Introducing your dog to the family
Supervision is essential when your new dog meets family members and other pets for the first time. Careful handling of introductions will set the scene for future interactions and help your dog settle into family life.
Introducing to children
Even if used to children in the past, a new dog will not be used to yours and will need time to get to know them. Help prevent your dog feeling overwhelmed by insisting the dog approach the children rather than the other way round. This prevents feelings of being under threat and your dog is less likely to snap in self-defence.
Children can encourage the dog to come to them by sitting down and offering a titbit or a game with a toy. Ask them not to stare as this can be threatening. If the dog goes to them they can stroke and fuss underneath the animal’s chin to begin with rather than patting on the head. Remember a dog at face level with young children may seem quite frightening, so be prepared to move the dog away if the child becomes overwhelmed or if the dog is about to jump up.
Dogs do not always appreciate being hugged or cuddled unless familiar with it from an early age. It is a great temptation for children to do this, especially if they have been used to doing it to a previous dog. You will need to slowly find out what your new dog will accept, supervising constantly to ensure no unacceptable behaviour occurs on either side.

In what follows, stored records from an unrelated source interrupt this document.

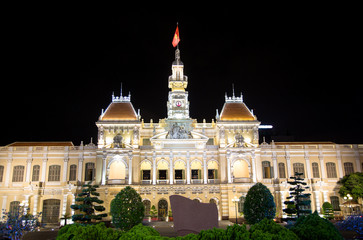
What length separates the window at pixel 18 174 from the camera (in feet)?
139

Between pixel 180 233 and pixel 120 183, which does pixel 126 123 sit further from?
pixel 180 233

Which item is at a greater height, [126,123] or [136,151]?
[126,123]

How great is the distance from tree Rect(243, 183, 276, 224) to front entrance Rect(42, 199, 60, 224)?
85.4ft

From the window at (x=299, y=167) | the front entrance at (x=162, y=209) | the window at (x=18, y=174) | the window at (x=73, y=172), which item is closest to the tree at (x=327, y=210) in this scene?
the window at (x=299, y=167)

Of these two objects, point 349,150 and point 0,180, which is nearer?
point 0,180

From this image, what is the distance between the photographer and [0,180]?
42.3 meters

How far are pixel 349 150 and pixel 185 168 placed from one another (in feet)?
77.9

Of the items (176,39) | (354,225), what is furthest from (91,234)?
(176,39)

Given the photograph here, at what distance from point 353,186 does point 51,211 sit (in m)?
39.4

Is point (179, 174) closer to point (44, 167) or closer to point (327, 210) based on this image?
point (44, 167)

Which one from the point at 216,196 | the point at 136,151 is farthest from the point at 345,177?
the point at 136,151

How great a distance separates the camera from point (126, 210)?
26219 mm

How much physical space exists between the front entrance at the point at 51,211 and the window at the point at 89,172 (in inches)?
187

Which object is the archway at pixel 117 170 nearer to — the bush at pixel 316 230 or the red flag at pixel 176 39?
the red flag at pixel 176 39
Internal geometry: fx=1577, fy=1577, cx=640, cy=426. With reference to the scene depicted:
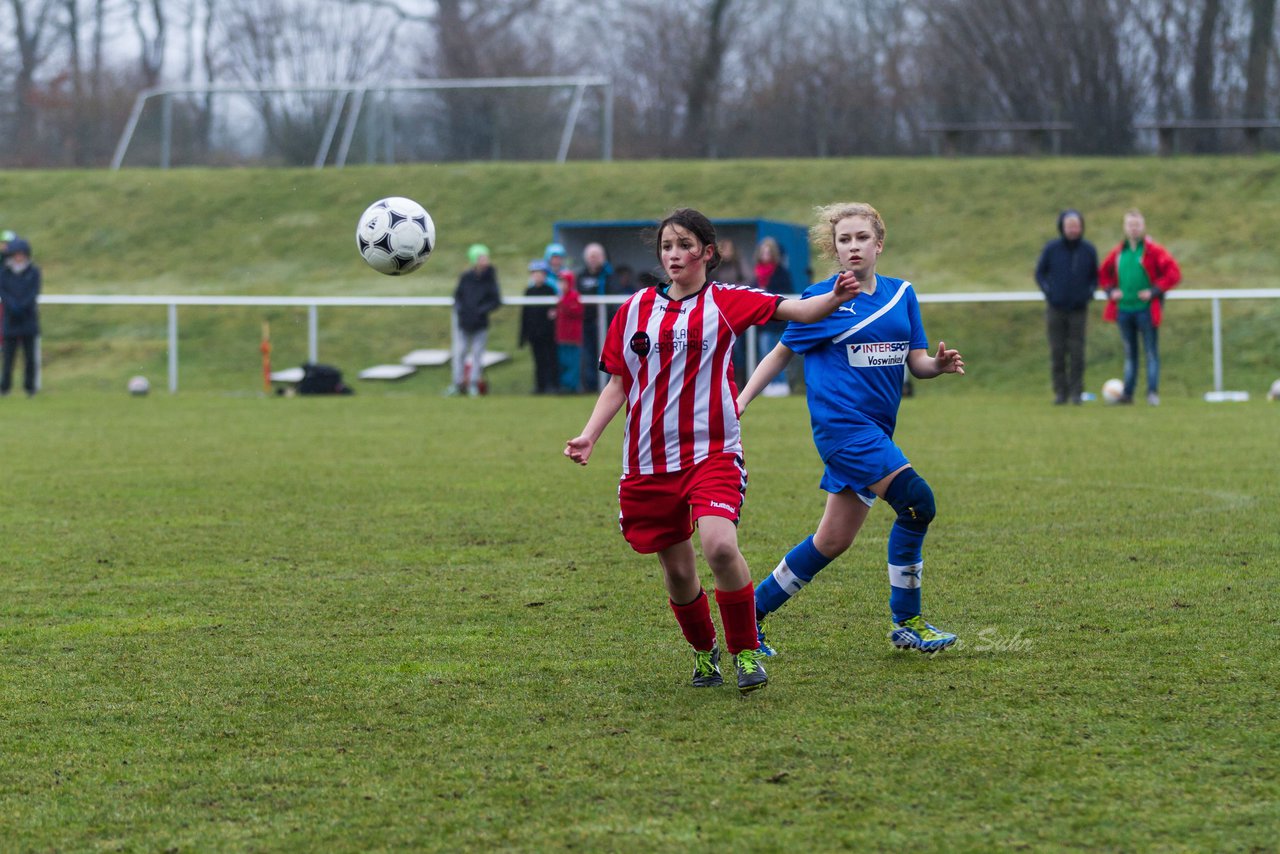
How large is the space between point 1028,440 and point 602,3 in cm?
2987

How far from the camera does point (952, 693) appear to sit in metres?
4.72

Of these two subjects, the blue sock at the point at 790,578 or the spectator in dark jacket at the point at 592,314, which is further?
the spectator in dark jacket at the point at 592,314

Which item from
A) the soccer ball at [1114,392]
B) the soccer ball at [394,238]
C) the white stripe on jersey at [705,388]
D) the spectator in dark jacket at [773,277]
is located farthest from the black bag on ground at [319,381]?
the white stripe on jersey at [705,388]

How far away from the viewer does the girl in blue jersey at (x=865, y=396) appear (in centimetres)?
533

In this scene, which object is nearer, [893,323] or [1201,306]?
[893,323]

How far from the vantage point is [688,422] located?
491 cm

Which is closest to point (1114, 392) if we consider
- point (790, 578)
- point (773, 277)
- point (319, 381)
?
point (773, 277)

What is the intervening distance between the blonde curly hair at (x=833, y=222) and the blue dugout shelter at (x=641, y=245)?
16.7 m

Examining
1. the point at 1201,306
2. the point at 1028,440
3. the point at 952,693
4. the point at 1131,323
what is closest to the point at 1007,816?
the point at 952,693

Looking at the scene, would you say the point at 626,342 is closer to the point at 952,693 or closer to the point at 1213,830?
the point at 952,693

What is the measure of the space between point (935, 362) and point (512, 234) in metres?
26.3

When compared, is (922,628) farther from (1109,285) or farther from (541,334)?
(541,334)

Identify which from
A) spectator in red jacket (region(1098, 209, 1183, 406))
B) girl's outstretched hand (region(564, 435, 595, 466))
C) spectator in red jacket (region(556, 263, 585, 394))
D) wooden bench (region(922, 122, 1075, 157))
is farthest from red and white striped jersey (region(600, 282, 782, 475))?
wooden bench (region(922, 122, 1075, 157))

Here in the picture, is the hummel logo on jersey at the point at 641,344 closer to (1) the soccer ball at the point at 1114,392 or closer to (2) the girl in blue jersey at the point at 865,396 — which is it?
(2) the girl in blue jersey at the point at 865,396
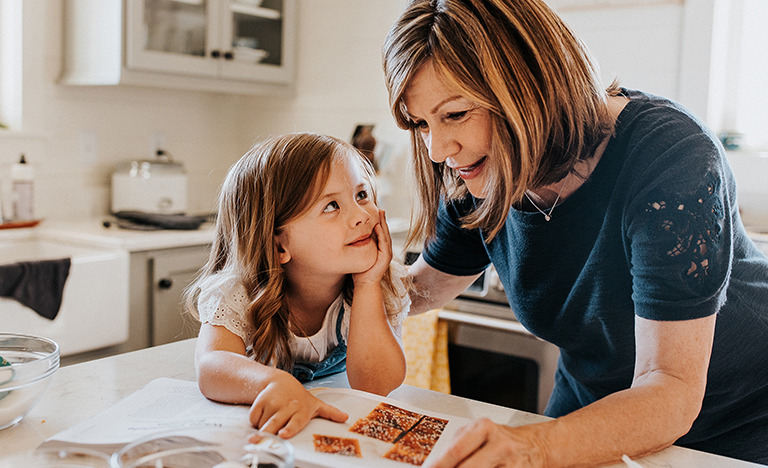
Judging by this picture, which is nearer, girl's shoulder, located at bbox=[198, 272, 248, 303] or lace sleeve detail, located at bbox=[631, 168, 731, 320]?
lace sleeve detail, located at bbox=[631, 168, 731, 320]

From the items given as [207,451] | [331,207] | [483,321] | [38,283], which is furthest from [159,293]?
[207,451]

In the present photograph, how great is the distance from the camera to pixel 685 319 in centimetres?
74

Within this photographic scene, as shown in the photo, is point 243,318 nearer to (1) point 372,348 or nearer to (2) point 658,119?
(1) point 372,348

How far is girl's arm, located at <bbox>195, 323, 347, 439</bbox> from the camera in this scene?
730 mm

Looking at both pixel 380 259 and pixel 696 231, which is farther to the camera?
pixel 380 259

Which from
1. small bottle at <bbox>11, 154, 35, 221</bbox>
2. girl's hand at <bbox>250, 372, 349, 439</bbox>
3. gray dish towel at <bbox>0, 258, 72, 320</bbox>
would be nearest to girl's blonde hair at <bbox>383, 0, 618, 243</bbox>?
girl's hand at <bbox>250, 372, 349, 439</bbox>

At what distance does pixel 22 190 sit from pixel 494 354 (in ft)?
5.72

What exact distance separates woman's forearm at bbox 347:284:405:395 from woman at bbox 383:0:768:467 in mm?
170

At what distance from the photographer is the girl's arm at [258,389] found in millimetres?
730

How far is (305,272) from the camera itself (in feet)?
3.78

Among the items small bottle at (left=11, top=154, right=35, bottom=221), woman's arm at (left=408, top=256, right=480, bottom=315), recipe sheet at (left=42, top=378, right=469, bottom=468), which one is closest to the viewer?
recipe sheet at (left=42, top=378, right=469, bottom=468)

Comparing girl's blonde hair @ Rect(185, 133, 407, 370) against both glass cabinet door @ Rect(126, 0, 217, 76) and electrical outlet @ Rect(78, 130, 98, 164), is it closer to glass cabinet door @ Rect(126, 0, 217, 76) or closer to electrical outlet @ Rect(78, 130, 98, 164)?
glass cabinet door @ Rect(126, 0, 217, 76)

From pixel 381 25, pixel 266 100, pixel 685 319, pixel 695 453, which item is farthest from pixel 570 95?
pixel 266 100

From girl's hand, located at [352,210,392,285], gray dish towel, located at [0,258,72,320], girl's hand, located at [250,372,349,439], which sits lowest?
gray dish towel, located at [0,258,72,320]
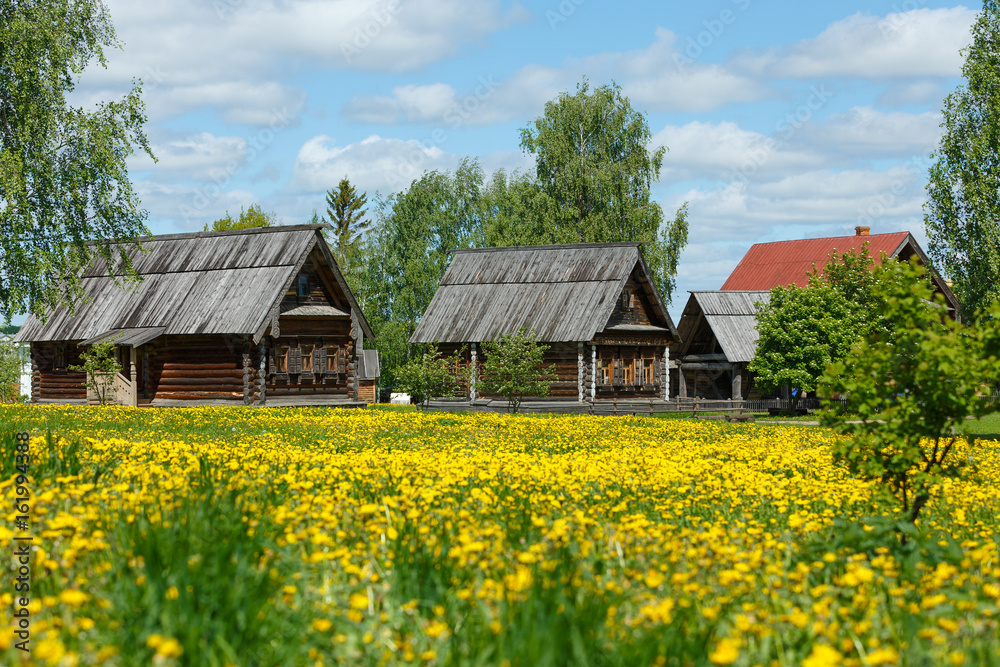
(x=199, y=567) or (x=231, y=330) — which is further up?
(x=231, y=330)

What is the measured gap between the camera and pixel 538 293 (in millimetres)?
39844

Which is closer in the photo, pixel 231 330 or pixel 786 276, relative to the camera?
pixel 231 330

After the initial introduction, ask the children to give the dog a bit of space and time to find its feet. A new game for the children, introduced at the same time as the new dog, can distract their attention for a while and enable the first few days to go more smoothly. If your children have not owned a dog before, they may need to be taught to respect the animal and not treat their companion as a toy. High-pitched squeals can upset a dog until used to them, so try to keep play as calm as possible.
Some dogs, such as collies, have a strong herding instinct and may nip at children’s ankles, causing them to squeal and run away. This excites the dog, encouraging more of the same, so this type of behaviour must be stopped at once or it can become a habit. Children have to learn not to tease or bully the dog, and the dog has to learn not to jump up at the children, be too boisterous or nip them in play. It is important to supervise all their activities until both parties have learned the rules. It is not advisable to leave children under the age of ten alone with any dog.
Be especially careful with older dogs and children. A dog with impaired vision or hearing may be startled by sudden approaches and may bite in defence. Explain the difficulties the dog is having to the children so they learn to approach more gently.
Introducing to other dogs
It is best to introduce dogs on neutral territory so take both dogs out for a long walk together. The interest of the walk will make the introduction less intense and they can get to know each other as they walk.
If you need to use a car to take them home, keep them separated until you arrive. When you arrive home, take them into the garden, allowing the new dog to go in first and let them run around together for a few minutes.
Before allowing them into the house, remove anything they are likely to fight over, such as toys or bones. Attention from members of the family may also be a resource to fight over, so ignore both dogs until they have settled down.
Try to ignore any small disagreements and scuffles. If you see both dogs stiffening up and staring at each other, distract them by pretending something more interesting is going on elsewhere. Be ready to lead the dogs away and isolate each of them until they have calmed down. Extra care should be taken when introducing a large dog to a small one since the damage inflicted during a fight can be much worse for the smaller dog.
Usually introductions go smoothly and the new dog is treated, and acts, like a visitor. The relationship between them is sorted out during the first few weeks and disagreements are possible during this time. Try to avoid situations that may cause aggravation. Feed them apart until they are used to each other, separate them before answering the door and do not make such a fuss of the new dog that your old dog feels excluded. Care should be taken not to leave them alone together until it is obvious that they have become friends.
Introducing to cats
Even if your dog has previously lived with a cat, new cats may not necessarily be tolerated. If they are to become friends, it is essential the dog is not allowed to frighten the cat. This means having the dog on a lead and under control when they are introduced. Let the cat have the freedom to get out of the way or approach if your dog wishes.
The cat will probably need time to assess the dog before your dog becomes brave enough to approach and make friends. For this reason, supervise all their encounters for several weeks to ensure a successful outcome. Do not allow the dog to give chase at any time since this will upset the relationship and it will be much longer before they become used to each other. Care should be taken not to leave a cat and a dog alone together until it is obvious that they have become friends.